§ OBJECTIVE: Rewrite the lines as a Markdown table with the columns "No." and "Text", one row per line, skipping any blank lines. Start at the line containing "Of the selection" and end after the line containing "which is farthest".

§ TASK DATA:
---------------

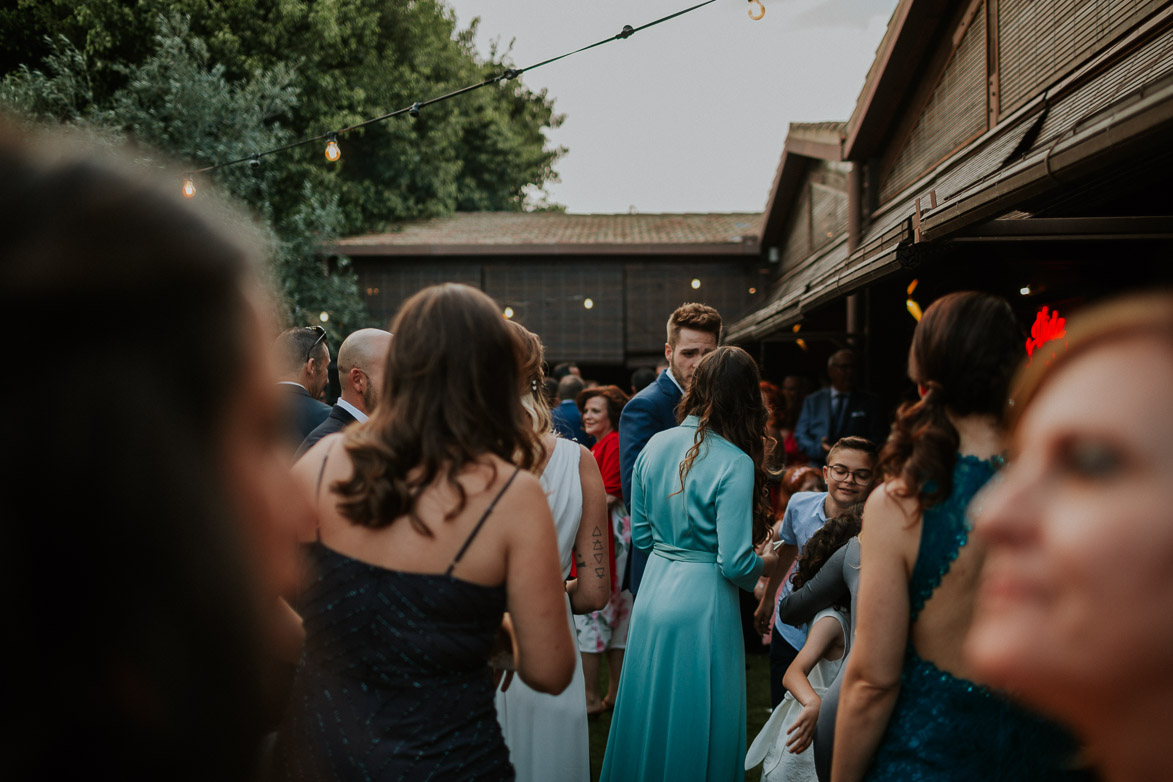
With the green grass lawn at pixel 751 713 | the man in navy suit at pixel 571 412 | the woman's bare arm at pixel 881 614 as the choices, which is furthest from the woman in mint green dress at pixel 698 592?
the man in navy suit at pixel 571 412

---------------

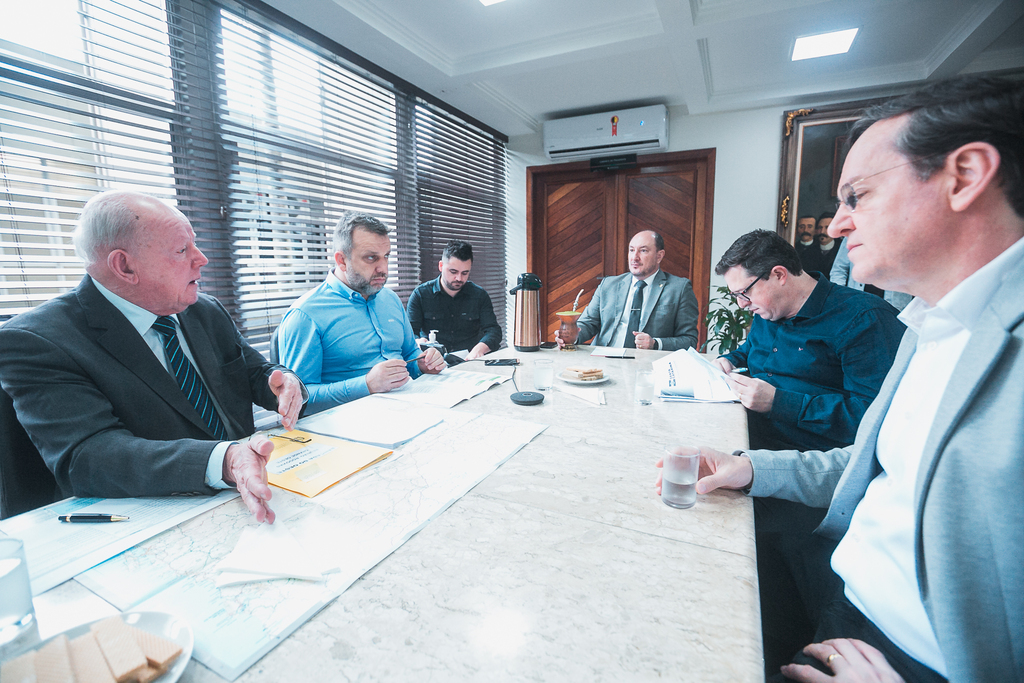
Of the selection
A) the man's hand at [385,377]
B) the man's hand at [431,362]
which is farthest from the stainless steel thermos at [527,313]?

---------------

§ TASK RESULT:
| No. | Text |
|---|---|
| 1 | Of the selection |
| 2 | A) the man's hand at [385,377] |
| 3 | B) the man's hand at [431,362] |
| 4 | which is farthest from the stainless steel thermos at [527,313]? |